Неувядаемый цвет. Книга воспоминаний. Том 1
Шрифт:
– Ах, это Коля Любимов? – переспросила она. – Сейчас передам, сейчас передам… Леонид Петрович рад, что вы ему позвонили, только вот сам еще слаб, трудно ему говорить… Велит сказать, что благодарит вас за память и кланяется… Леониду Петровичу лучше… Бог даст, скоро поправится…
Мне было ясно, что эти две фразы женщина прибавила, чтобы подбодрить умирающего…
…Когда Борис Александрович Грифцов читал лекции по западной литературе в Институте имени Брюсова и на Высших литературных курсах, впоследствии упраздненных, послушать его сбегались студенты и младших и старших курсов. Они называли его «Гений с лицом демона». Гением он не был – он был просто очень талантливым человеком. Лицо его принимало порой уничижительное, презрительное, насмешливое,
Грифцов возился со мной. Когда я перевел для «Academia» Мериме, он «прогрифцовал» все три моих перевода.

> **Задание A**: Выпишите все строки, в которых встречается слово «this», с учетом регистра.

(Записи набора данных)
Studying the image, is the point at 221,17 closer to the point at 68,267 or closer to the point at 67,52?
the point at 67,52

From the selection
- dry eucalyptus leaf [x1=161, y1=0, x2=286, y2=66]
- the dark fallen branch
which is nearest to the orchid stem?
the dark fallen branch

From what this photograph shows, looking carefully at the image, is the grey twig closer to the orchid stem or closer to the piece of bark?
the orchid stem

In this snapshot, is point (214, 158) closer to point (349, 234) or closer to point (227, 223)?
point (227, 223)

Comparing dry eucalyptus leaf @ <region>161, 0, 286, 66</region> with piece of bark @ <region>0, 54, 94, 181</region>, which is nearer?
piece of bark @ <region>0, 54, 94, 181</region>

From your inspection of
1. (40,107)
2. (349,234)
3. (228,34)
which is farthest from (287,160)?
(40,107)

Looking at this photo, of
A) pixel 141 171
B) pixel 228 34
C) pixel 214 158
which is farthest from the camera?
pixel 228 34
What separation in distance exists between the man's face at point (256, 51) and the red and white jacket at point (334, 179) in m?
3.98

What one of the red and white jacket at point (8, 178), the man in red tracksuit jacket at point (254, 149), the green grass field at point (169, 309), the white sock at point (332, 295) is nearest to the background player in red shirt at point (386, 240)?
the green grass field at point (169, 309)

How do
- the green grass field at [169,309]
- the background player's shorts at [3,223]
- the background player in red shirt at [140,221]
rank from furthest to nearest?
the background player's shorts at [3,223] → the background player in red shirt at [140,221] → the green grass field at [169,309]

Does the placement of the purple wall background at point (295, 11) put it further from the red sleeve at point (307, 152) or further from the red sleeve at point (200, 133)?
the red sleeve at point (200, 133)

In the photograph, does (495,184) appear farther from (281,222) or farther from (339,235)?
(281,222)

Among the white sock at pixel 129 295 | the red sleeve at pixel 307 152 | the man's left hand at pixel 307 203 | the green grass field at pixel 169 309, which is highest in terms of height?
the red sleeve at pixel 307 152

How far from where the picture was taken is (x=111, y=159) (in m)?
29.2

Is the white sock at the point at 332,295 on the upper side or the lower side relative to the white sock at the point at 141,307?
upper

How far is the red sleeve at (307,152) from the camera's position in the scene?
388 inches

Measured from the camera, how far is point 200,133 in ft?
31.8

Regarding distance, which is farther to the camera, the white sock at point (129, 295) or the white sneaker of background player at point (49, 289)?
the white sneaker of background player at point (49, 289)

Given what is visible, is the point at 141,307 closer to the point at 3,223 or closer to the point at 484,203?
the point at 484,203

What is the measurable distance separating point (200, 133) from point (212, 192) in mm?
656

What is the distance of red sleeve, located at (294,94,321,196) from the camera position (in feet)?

> **Задание B**: Как, согласно отрывку, студенты называли Бориса Александровича Грифцова?

> **Ответ A**:
From what this photograph shows, looking carefully at the image, is the grey twig closer to the orchid stem or closer to the piece of bark?
In this snapshot, is point (214, 158) closer to point (349, 234) or closer to point (227, 223)?
Looking at this photo, of

> **Ответ B**: «Гений с лицом демона».